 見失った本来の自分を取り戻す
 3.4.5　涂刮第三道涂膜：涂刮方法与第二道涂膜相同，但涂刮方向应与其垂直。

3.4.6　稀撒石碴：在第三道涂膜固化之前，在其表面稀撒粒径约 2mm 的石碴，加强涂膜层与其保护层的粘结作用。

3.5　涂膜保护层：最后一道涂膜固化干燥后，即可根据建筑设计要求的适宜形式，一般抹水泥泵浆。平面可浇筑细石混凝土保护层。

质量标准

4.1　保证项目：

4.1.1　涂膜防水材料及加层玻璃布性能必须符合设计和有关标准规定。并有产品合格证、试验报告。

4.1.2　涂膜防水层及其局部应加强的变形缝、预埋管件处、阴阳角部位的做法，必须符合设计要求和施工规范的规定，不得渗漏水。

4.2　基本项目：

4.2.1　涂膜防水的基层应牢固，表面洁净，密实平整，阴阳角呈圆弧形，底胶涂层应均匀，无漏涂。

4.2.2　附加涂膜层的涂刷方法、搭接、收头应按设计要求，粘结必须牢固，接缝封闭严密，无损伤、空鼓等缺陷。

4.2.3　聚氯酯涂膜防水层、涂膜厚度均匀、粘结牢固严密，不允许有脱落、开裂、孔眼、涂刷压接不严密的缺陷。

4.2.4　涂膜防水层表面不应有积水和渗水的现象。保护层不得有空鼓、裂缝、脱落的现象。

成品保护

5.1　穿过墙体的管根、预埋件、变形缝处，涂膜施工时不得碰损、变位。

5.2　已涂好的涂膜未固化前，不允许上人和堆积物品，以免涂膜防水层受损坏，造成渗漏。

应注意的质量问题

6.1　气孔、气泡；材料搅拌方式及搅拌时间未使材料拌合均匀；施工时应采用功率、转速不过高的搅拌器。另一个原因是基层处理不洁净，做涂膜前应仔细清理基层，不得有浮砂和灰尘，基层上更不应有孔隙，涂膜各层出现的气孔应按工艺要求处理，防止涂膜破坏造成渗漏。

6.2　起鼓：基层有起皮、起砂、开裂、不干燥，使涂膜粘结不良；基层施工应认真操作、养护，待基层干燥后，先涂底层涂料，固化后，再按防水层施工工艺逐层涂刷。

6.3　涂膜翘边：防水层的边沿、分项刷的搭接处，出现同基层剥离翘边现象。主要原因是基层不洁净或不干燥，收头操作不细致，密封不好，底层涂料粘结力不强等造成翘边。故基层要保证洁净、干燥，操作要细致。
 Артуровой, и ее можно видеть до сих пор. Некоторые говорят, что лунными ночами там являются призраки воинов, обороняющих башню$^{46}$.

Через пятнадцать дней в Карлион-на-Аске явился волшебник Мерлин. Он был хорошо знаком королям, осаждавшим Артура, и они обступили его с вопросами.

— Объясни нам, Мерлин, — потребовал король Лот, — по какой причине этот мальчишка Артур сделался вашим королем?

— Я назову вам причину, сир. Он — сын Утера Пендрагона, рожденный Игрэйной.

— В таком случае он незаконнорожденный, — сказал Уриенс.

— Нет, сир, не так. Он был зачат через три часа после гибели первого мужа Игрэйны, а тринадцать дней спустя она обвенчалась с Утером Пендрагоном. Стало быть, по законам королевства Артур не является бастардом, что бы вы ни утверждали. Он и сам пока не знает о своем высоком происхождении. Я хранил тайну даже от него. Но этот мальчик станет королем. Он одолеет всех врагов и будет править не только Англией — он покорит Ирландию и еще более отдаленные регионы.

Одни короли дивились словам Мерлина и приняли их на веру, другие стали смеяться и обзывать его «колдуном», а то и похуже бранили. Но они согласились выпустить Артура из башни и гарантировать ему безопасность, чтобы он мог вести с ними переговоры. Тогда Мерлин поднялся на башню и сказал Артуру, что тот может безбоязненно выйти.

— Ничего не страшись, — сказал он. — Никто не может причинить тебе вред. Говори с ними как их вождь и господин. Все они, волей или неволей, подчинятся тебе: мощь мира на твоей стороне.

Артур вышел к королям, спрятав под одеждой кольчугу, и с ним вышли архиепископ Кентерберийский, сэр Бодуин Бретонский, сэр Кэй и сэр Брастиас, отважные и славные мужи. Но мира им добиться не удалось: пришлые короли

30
------------------------------
__REQUIRED WORK__.
From the records above, count how many lines hold the string "башню", then give only that number.

__WRITTEN SOLUTION__.
2